The prime minister yesterday said a company might have been pushed out of a tender and applied to him, claiming it’s natural for him to act.

“I tell him to sue. In the end the state earns millions of dollar [from these tenders],” he said, putting the blame on the ones for illegally wiretapping these issues.

Main opposition Republican People’s Party (CHP) Deputy Chair Sezgin Tanrıkulu filed a motion to Parliament on March 3 in order to elicit a response from Deputy Prime Minister Bülent Arınç. Another CHP deputy chair, Umut Oran, followed Tanrıkulu yesterday, questioning whether Defense Minister İsmet Yılmaz intervened in the same contract upon an order by Erdoğan, as suggested in the recording.

The first conversation between Erdoğan and Kalkavan in the recording took place on April 16, 2013, five months before the Undersecretariat for Defense Industries (SSM) canceled the Milgem tender, which had been won by Koç Holding. After asking whether his company had bid for the Milgem project, Erdoğan asked Kalkavan to apply to the Prime Ministry Inspection Board, the Office of Prime Ministry’s Chief of Cabinet and the Prime Ministry’s Communication Center (BİMER), claiming that “full competition was not provided in the tender.”

The second conversation in the recording took place on Sept. 27, 2013, following the cancellation of the tender upon Kalkavan’s complaint. The cancellation decision for the contract to produce six corvette ships was made at a meeting of the SSM, chaired by Erdoğan in August 2013.

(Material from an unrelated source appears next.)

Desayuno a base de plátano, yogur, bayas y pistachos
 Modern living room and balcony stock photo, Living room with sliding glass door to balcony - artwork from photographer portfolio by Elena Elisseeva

Tanrıkulu questioned whether the instruction for changing the original project came from Erdoğan, whether the changes were made deliberately in order to increase the tender price that was originally envisioned as 800 million euros, and whether 200 million of 400 million euros – which was made up of the increase in the tender price – was transferred to the Service for Youth and Education Foundation of Turkey (TÜRGEV) as a donation.

TÜRGEV is a charity NGO that counts Bilal Erdoğan, the son of the prime minister, among its board members.

LPD necessity asked

In late December 2013, the SSM announced that Sedef Shipbuilding Yard had won the Landing Platform Dock (LPD) tender, revealing that Koç Holding’s RMK Marine, after also losing the Milgem project, had been left out.

Both Tanrıkulu and Oran questioned the necessity of certain changes to the LDP project, such as the change aimed at making F-35 fighter jet operations possible.

Oran asked whether the Turkish Armed Forces’ (TSK) inventory included F-35 fighter jets; whether there was a calendar for buying these kinds of airplanes, and what the envisioned delivery timeframe was.

“If there are no F-35 airplanes in the TSK’s inventory, then why was such a change made in the LPD project?” Oran asked. As of Feb. 27, the chief of SSM, Undersecretary for Defense Industries Murad Bayar, said Turkey was likely to start ordering F-35 fighter jets to be built by Lockheed Martin Corp (LMT.N) from 2015 onwards, adding that this would start with an initial two orders.